» **SELECTED PASSAGE**
┌────────
Which is largely irrelevant on desktops. Nobody's using git on embedded devices, so hash computational cost shouldn't be the deciding factor. Maybe people storing BLOBs will notice.
I don't think that comparison is quite right: ten years ago we already had two of Xiaoyun Wang's attacks which significantly reduced the work factor to break SHA-1. They were already cited at the time as reasons to move away from the algorithm (and I doubt we'd be able to do the 2⁸⁰ work needed to get a collision without cryptanalytic research! — notably the successful Stevens attack today reported performing a total of 2⁶³ hash operations while claiming to be "one of the largest computations ever completed").
There's also important concern about SHA-512 (which has led to SHA-3 and other options), but I'm not sure it can be put in the same category; at least all of the best attacks today are significantly reduced-round.
By contrast, Wang's original attack (which we had more than 10 years ago) achieved a 2¹¹ speedup for collisions against full SHA-1 and her second attack later the same year achieved 2¹⁷ speedup.
Evidently the speedup for the final version of Stevens's attack (which worked) was also around 2¹⁷. By contrast, a Moore's law improvement over 10 years would only be expected to make computers around 2⁶ times faster! (At the risk of mixed or mangled metaphors, we might say that mathematical insight during the time period you mention has been about 2¹¹ times more useful for attacking SHA-1 than computer power increases.)
Edit: someone else linked to Valerie Aurora's chart, which I'd forgotten about, which gives a synopsis of the historical status of the most popular hashes. On that chart, SHA-1 from 2005 was one category worse ("Weakened") than SHA-512 is today ("Minor weakness").
Something that bothers me is, why don't there exist dynamic encryption that scales with the current computing power? Then we might have less of a migration mess. Hope is that encryption breakers have to win by algorithmic strength rather than brute force "add more cores".
Extremely relevant discussion on stackoverflow from 2012 on how would git handle a SHA-1 collision, someone called Ruben changed the hash function to be just 4 bits padded with zeroes and checked what git actually does on collisions: http://stackoverflow.com/a/34599081/308851
Downloading the PDFs [1] and comparing their sizes takes less than a minute. They're the exact same size. Yet here we have Linus making one bet after another that size has to be different for this attack.
└────────
» **STATED GOAL 1**
Can you reproduce, line for line, the records from the line with "How far does" through the end of the records, including both of those lines?

» **DATASET EXCERPTS**
┌────────
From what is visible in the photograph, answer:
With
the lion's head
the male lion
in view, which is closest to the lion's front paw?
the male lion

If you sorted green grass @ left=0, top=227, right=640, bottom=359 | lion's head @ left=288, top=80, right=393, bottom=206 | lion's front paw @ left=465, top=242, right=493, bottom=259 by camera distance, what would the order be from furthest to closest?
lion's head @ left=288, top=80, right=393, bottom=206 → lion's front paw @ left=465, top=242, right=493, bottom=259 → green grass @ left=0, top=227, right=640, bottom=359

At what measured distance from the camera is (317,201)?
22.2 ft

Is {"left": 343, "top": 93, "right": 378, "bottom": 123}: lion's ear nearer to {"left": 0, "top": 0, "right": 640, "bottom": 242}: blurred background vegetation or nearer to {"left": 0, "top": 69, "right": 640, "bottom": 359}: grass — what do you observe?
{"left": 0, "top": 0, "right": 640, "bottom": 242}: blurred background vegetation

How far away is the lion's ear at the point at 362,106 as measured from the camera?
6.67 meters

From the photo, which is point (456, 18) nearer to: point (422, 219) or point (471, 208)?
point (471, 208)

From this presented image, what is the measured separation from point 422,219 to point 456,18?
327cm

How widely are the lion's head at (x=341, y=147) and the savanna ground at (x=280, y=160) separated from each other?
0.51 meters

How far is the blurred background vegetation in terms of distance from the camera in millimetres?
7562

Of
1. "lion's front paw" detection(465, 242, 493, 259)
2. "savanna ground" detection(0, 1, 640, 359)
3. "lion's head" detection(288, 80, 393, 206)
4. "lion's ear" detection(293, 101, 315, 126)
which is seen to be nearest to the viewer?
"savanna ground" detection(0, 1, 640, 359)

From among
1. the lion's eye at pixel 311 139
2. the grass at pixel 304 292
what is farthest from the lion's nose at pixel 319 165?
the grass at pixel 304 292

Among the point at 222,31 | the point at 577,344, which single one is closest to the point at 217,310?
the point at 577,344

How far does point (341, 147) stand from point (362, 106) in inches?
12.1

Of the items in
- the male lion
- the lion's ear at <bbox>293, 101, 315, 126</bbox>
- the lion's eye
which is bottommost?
└────────
» **STATED GOAL 2**
Will you go on with the discussion of SHA-1 collisions and git, picking up after its final comment?

» **TASK RESULT 1**
How far does point (341, 147) stand from point (362, 106) in inches?
12.1

Of the items in
- the male lion
- the lion's ear at <bbox>293, 101, 315, 126</bbox>
- the lion's eye
which is bottommost?

» **TASK RESULT 2**
Now to be fair, he also keeps repeating that he hasn't seen the attack yet. Which leads me to question why is this post interesting to HN? Is it to show how Linus aimlessly speculates and gets his guesses wrong?
Padding a code commit with extra whitespace, in indentation, between operators and operands, and trailing the lines, isn't rocket science. As another commenter said, you then helpfully fix the style in the following commit.
Let's assume that you can use spaces, tabs, newlines and linefeeds. It's still only 4 bytes amongst 128 possibilities (using ASCII)... Good luck with that. Or, in other words : good luck to conceal pseudo-random _bits_ in _text_ files...
"git diff" highlights, in bright red if you have color enabled, trailing whitespace. The changes you'd be able to make without making it suspicious would be highly limited.
Maybe it's possible, but it doesn't seem very likely for source. You'd be more likely to succeed if someone stores binary files in git where people don't have an easy way to audit what's causing the difference. But in that case it would seem you likely have simpler attack vectors.
That's not it's claim. He specifically goes down on saying how PDF are different than source files, and why while it is trivial to produce two forged PDF with the same size, it is not with source files.
That being said, his motto is more like "don't freak out", and in the specific git context, I can only agree.
I often see the suggestion that storing the length of the file too helps secure against hash collisions because it adds the additional requirement that both files be the same length, but every single MD5 and SHA1 collision I've seen are between values of the same length anyway! Where does this myth come from?
It's not a myth. It is obvious that you can find collisions with this constraint. When you make a collision attack such as this, you start with 2 inputs and have a target size, i.e. with a specific size of the padded data, then you simply iterate over paddings (of the same size), and when you find a collision, it will be of the correct size.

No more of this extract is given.